- IATA: none; ICAO: KORB; FAA LID: ORB;

Summary
- Airport type: Public
- Owner: City of Orr
- Serves: Orr, Minnesota
- Location: Leiding Township, St. Louis County, Minnesota
- Elevation AMSL: 1,311 ft / 400 m
- Coordinates: 48°00′57″N 092°51′22″W﻿ / ﻿48.01583°N 92.85611°W

Map
- ORB Location of airport in Minnesota / United StatesORBORB (the United States)

Runways
| Direction | Length |  | Surface |
| ft | m |
| 13/31 | 4,000 | 1,220 | Asphalt |

Statistics
- Aircraft operations (2014): 2,500
- Based aircraft (2017): 10
- Sources: Minnesota DOT, FAA

= Orr Regional Airport =

Orr Regional Airport is a city-owned public-use airport located three nautical miles (6 km) southwest of the central business district of Orr, a city in Saint Louis County, Minnesota, United States.

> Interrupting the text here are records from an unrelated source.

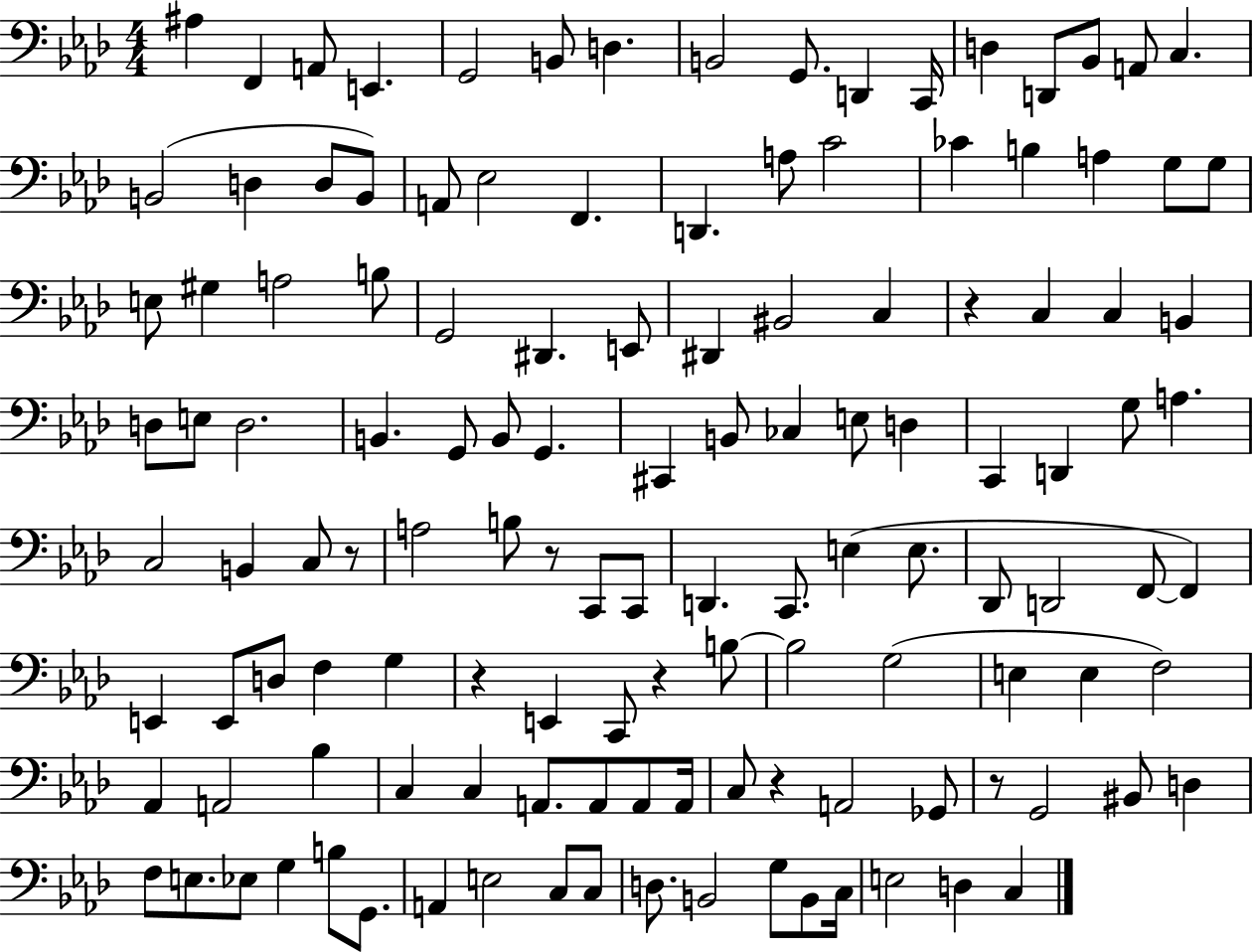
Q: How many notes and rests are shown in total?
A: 128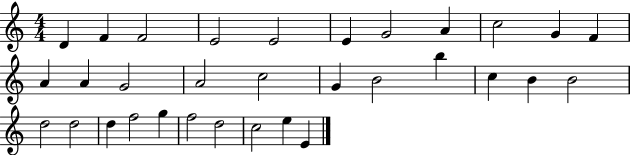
{
  \clef treble
  \numericTimeSignature
  \time 4/4
  \key c \major
  d'4 f'4 f'2 | e'2 e'2 | e'4 g'2 a'4 | c''2 g'4 f'4 | \break a'4 a'4 g'2 | a'2 c''2 | g'4 b'2 b''4 | c''4 b'4 b'2 | \break d''2 d''2 | d''4 f''2 g''4 | f''2 d''2 | c''2 e''4 e'4 | \break \bar "|."
}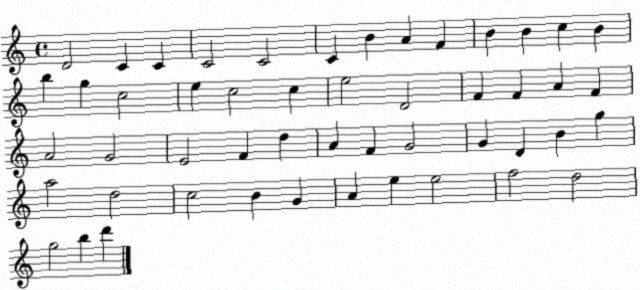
X:1
T:Untitled
M:4/4
L:1/4
K:C
D2 C C C2 C2 C B A F B B c B b g c2 e c2 c e2 D2 F F A F A2 G2 E2 F d A F G2 G D B g a2 d2 c2 B G A e e2 f2 d2 g2 b d'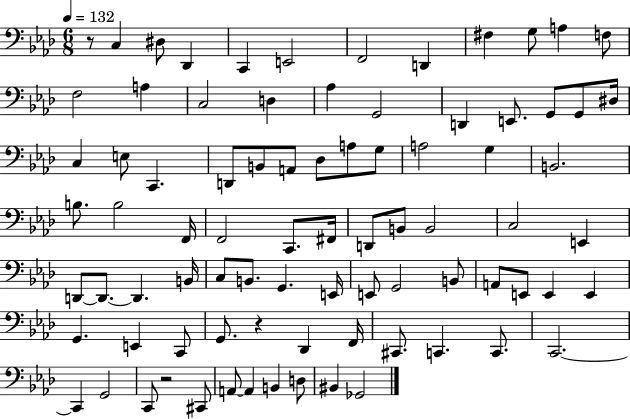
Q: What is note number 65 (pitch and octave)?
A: Db2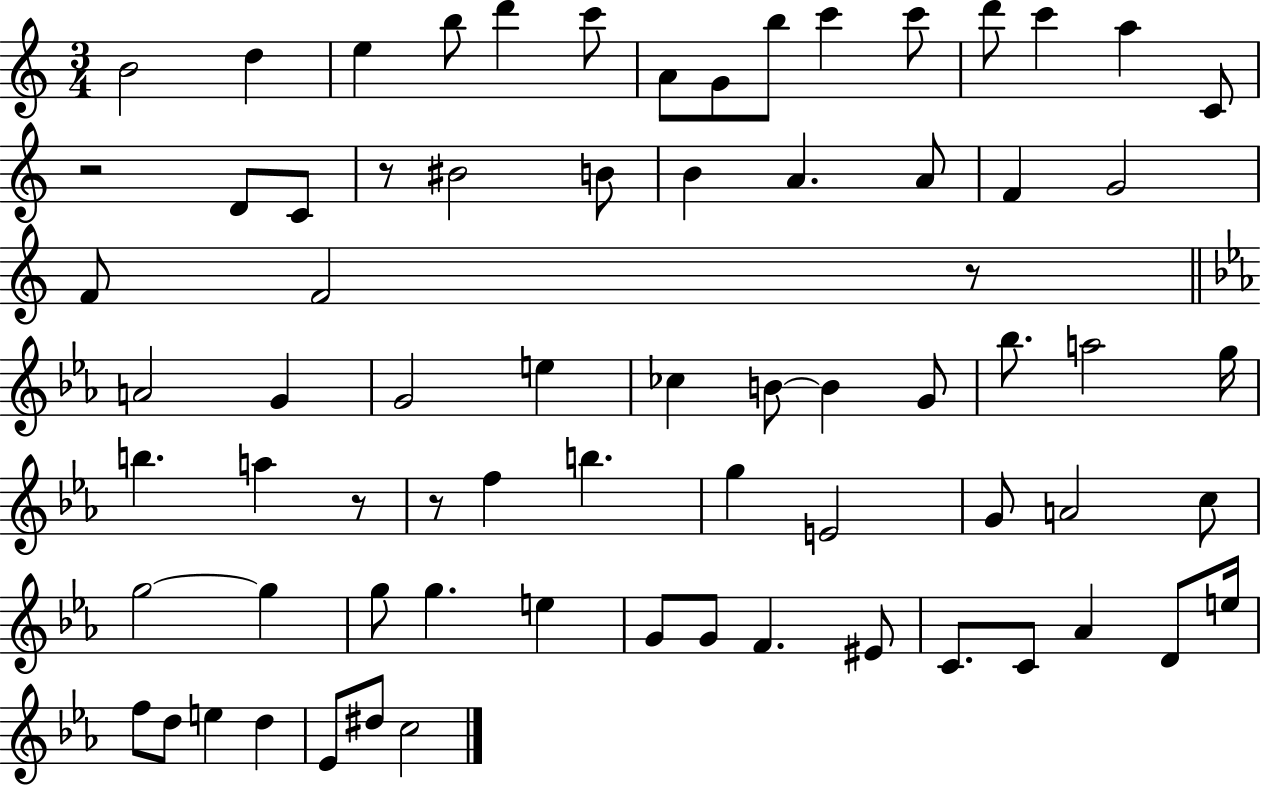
B4/h D5/q E5/q B5/e D6/q C6/e A4/e G4/e B5/e C6/q C6/e D6/e C6/q A5/q C4/e R/h D4/e C4/e R/e BIS4/h B4/e B4/q A4/q. A4/e F4/q G4/h F4/e F4/h R/e A4/h G4/q G4/h E5/q CES5/q B4/e B4/q G4/e Bb5/e. A5/h G5/s B5/q. A5/q R/e R/e F5/q B5/q. G5/q E4/h G4/e A4/h C5/e G5/h G5/q G5/e G5/q. E5/q G4/e G4/e F4/q. EIS4/e C4/e. C4/e Ab4/q D4/e E5/s F5/e D5/e E5/q D5/q Eb4/e D#5/e C5/h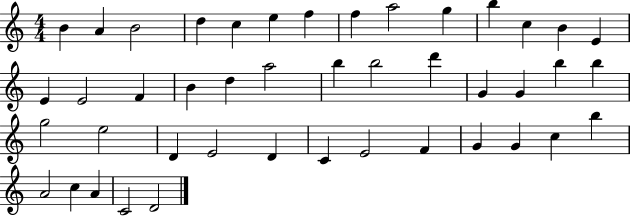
{
  \clef treble
  \numericTimeSignature
  \time 4/4
  \key c \major
  b'4 a'4 b'2 | d''4 c''4 e''4 f''4 | f''4 a''2 g''4 | b''4 c''4 b'4 e'4 | \break e'4 e'2 f'4 | b'4 d''4 a''2 | b''4 b''2 d'''4 | g'4 g'4 b''4 b''4 | \break g''2 e''2 | d'4 e'2 d'4 | c'4 e'2 f'4 | g'4 g'4 c''4 b''4 | \break a'2 c''4 a'4 | c'2 d'2 | \bar "|."
}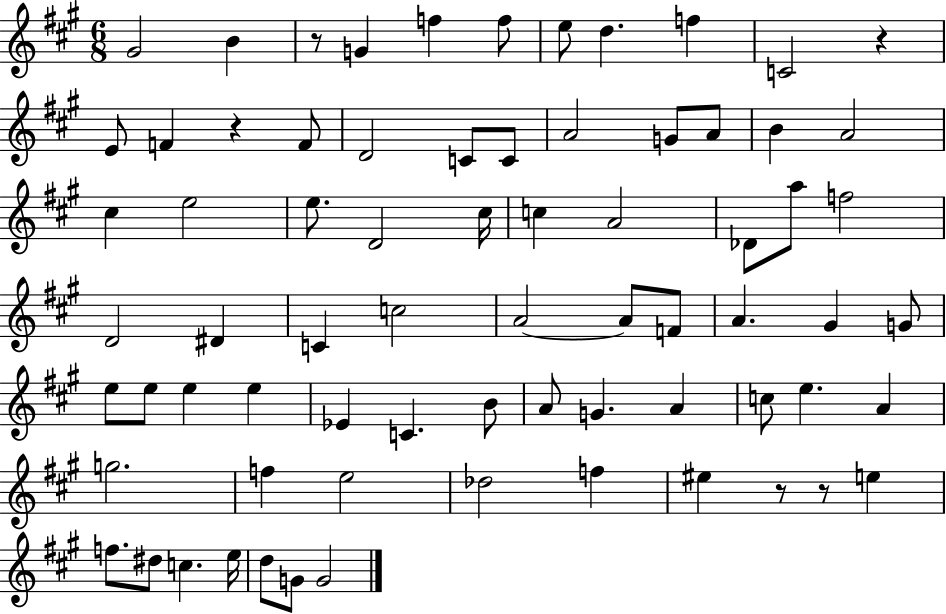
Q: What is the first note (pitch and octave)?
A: G#4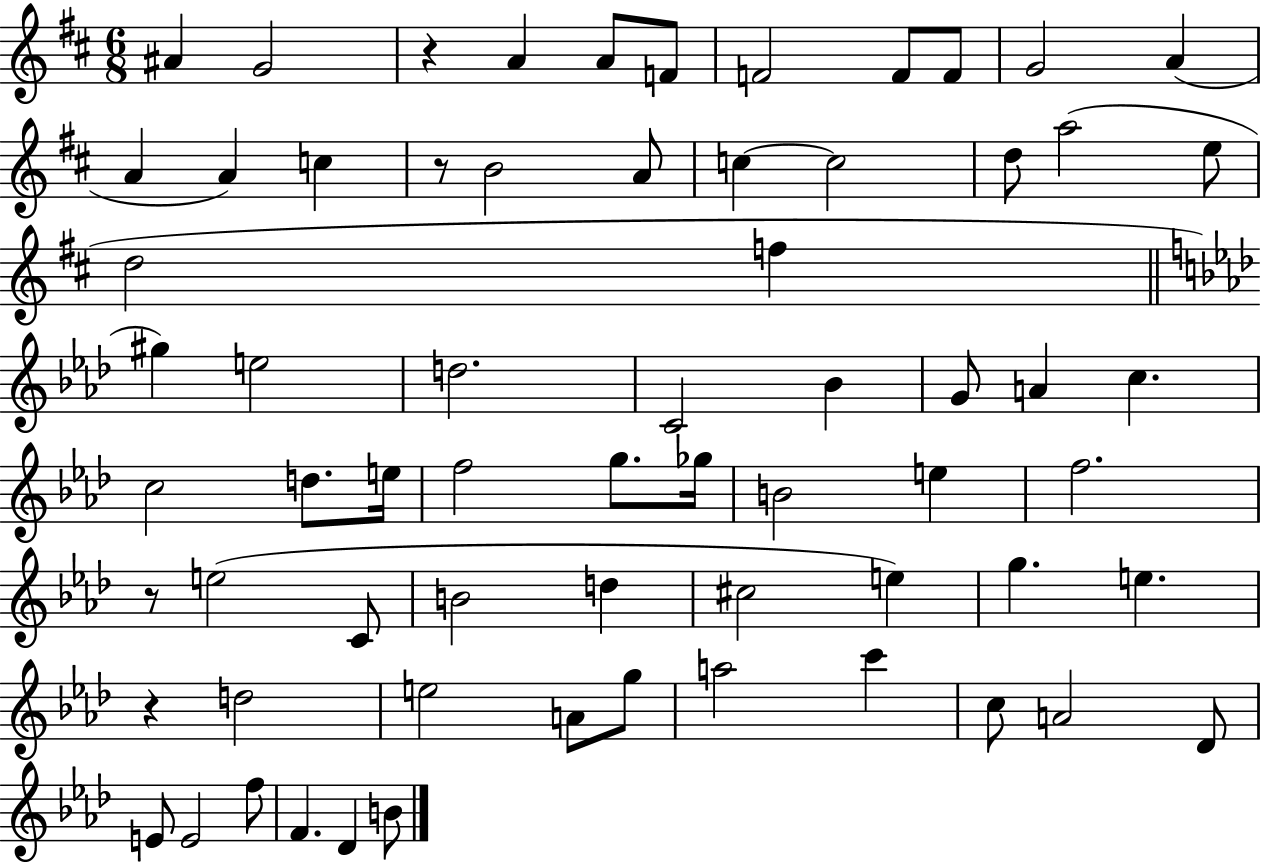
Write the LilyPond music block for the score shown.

{
  \clef treble
  \numericTimeSignature
  \time 6/8
  \key d \major
  ais'4 g'2 | r4 a'4 a'8 f'8 | f'2 f'8 f'8 | g'2 a'4( | \break a'4 a'4) c''4 | r8 b'2 a'8 | c''4~~ c''2 | d''8 a''2( e''8 | \break d''2 f''4 | \bar "||" \break \key aes \major gis''4) e''2 | d''2. | c'2 bes'4 | g'8 a'4 c''4. | \break c''2 d''8. e''16 | f''2 g''8. ges''16 | b'2 e''4 | f''2. | \break r8 e''2( c'8 | b'2 d''4 | cis''2 e''4) | g''4. e''4. | \break r4 d''2 | e''2 a'8 g''8 | a''2 c'''4 | c''8 a'2 des'8 | \break e'8 e'2 f''8 | f'4. des'4 b'8 | \bar "|."
}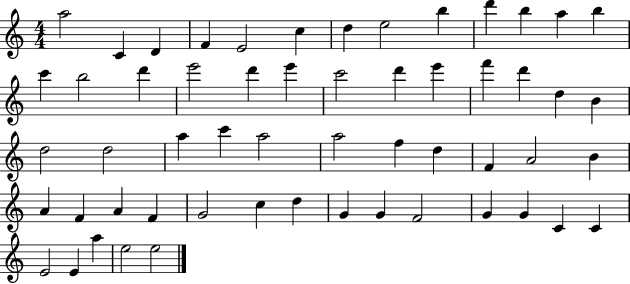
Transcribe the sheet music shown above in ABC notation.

X:1
T:Untitled
M:4/4
L:1/4
K:C
a2 C D F E2 c d e2 b d' b a b c' b2 d' e'2 d' e' c'2 d' e' f' d' d B d2 d2 a c' a2 a2 f d F A2 B A F A F G2 c d G G F2 G G C C E2 E a e2 e2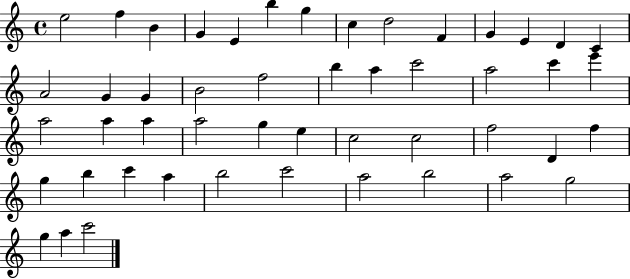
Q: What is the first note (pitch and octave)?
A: E5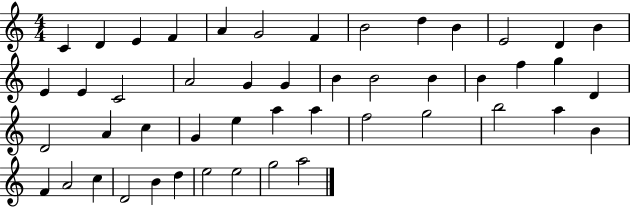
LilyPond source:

{
  \clef treble
  \numericTimeSignature
  \time 4/4
  \key c \major
  c'4 d'4 e'4 f'4 | a'4 g'2 f'4 | b'2 d''4 b'4 | e'2 d'4 b'4 | \break e'4 e'4 c'2 | a'2 g'4 g'4 | b'4 b'2 b'4 | b'4 f''4 g''4 d'4 | \break d'2 a'4 c''4 | g'4 e''4 a''4 a''4 | f''2 g''2 | b''2 a''4 b'4 | \break f'4 a'2 c''4 | d'2 b'4 d''4 | e''2 e''2 | g''2 a''2 | \break \bar "|."
}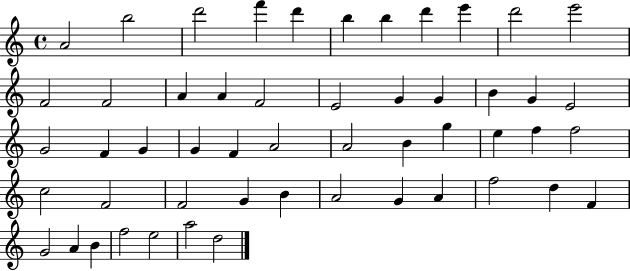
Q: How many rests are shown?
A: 0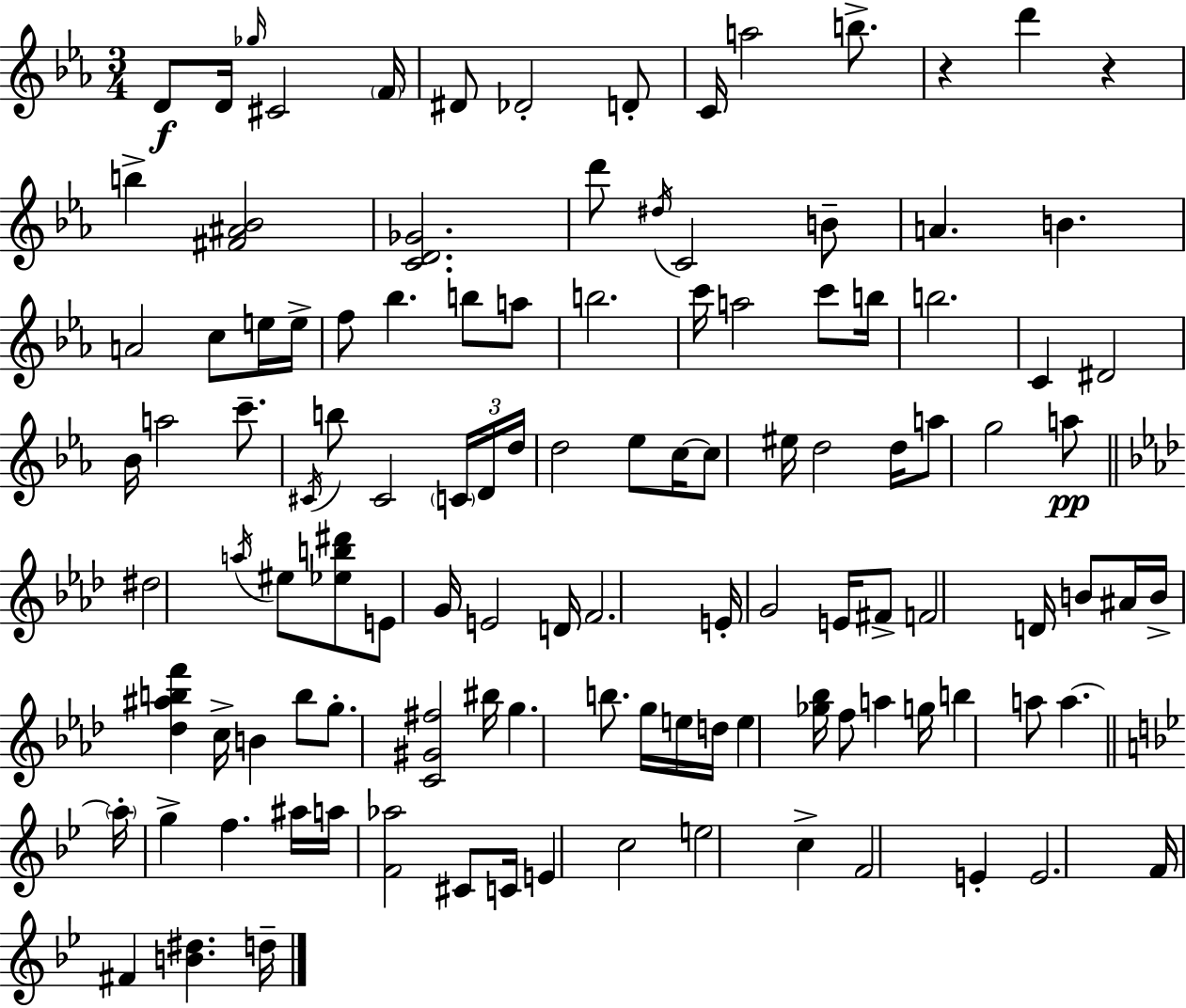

Although most U.S. airports use the same three-letter location identifier for the FAA and IATA, this airport is assigned ORB by the FAA but has no designation from the IATA (which assigned ORB to Örebro Airport in Örebro, Sweden).

== Facilities and aircraft ==
Orr Regional Airport covers an area of 332 acre at an elevation of 1,311 feet (400 m) above mean sea level. It has one runway designated 13/31 with an asphalt surface measuring 4,000 by 75 feet (1,220 x 23 m).

For the 12-month period ending May 31, 2014, the airport had 2,500 general aviation aircraft operations; an average of 208 per month. In March 2017, there were 10 aircraft based at this airport; all 10 single-engine.